__AIM__.
Reproduce each of the following records word for word.
╭─ RECORDS SUPPLIED
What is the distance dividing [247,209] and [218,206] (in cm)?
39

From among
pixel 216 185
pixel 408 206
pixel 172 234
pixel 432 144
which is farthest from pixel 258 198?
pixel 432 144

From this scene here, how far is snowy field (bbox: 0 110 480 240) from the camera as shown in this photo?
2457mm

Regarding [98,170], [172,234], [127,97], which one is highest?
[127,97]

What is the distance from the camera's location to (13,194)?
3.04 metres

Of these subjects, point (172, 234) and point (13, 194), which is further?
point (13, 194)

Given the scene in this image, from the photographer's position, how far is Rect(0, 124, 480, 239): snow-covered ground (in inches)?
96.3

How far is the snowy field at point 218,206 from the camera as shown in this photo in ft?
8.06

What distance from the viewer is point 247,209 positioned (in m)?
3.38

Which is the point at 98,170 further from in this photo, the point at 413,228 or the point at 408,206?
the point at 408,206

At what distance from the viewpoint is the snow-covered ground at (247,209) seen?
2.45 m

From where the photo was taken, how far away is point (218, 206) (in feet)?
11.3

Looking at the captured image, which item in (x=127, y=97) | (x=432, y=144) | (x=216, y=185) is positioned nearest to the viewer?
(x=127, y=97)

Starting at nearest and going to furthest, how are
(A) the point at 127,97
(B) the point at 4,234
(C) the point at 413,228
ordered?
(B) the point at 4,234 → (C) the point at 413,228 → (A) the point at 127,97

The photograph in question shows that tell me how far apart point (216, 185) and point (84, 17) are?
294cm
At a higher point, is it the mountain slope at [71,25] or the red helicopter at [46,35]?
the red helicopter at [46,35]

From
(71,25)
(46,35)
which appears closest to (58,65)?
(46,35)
╰─
__IN RESPONSE__.
What is the distance dividing [247,209] and [218,206] (in cm)?
39

From among
pixel 216 185
pixel 408 206
pixel 172 234
pixel 432 144
which is farthest from pixel 258 198?
pixel 432 144

From this scene here, how far is snowy field (bbox: 0 110 480 240) from the camera as shown in this photo?
2457mm

Regarding [98,170], [172,234], [127,97], which one is highest?
[127,97]

What is the distance from the camera's location to (13,194)?
3.04 metres

Of these subjects, point (172, 234) and point (13, 194), which is further?
point (13, 194)

Given the scene in this image, from the photographer's position, how far is Rect(0, 124, 480, 239): snow-covered ground (in inches)?
96.3

How far is the snowy field at point 218,206 from the camera as shown in this photo in ft?
8.06

What distance from the viewer is point 247,209 positioned (in m)?
3.38

Which is the point at 98,170 further from in this photo, the point at 413,228 or the point at 408,206?
the point at 408,206

At what distance from the viewpoint is the snow-covered ground at (247,209) seen?
2.45 m

From where the photo was taken, how far away is point (218, 206) (in feet)?
11.3

Looking at the captured image, which item in (x=127, y=97) | (x=432, y=144) | (x=216, y=185) is positioned nearest to the viewer?
(x=127, y=97)

Starting at nearest and going to furthest, how are
(A) the point at 127,97
(B) the point at 4,234
(C) the point at 413,228
ordered?
(B) the point at 4,234 → (C) the point at 413,228 → (A) the point at 127,97

The photograph in question shows that tell me how far apart point (216, 185) and point (84, 17) are?
294cm
At a higher point, is it the mountain slope at [71,25] or the red helicopter at [46,35]?
the red helicopter at [46,35]

From
(71,25)
(46,35)
which appears closest to (58,65)?
(46,35)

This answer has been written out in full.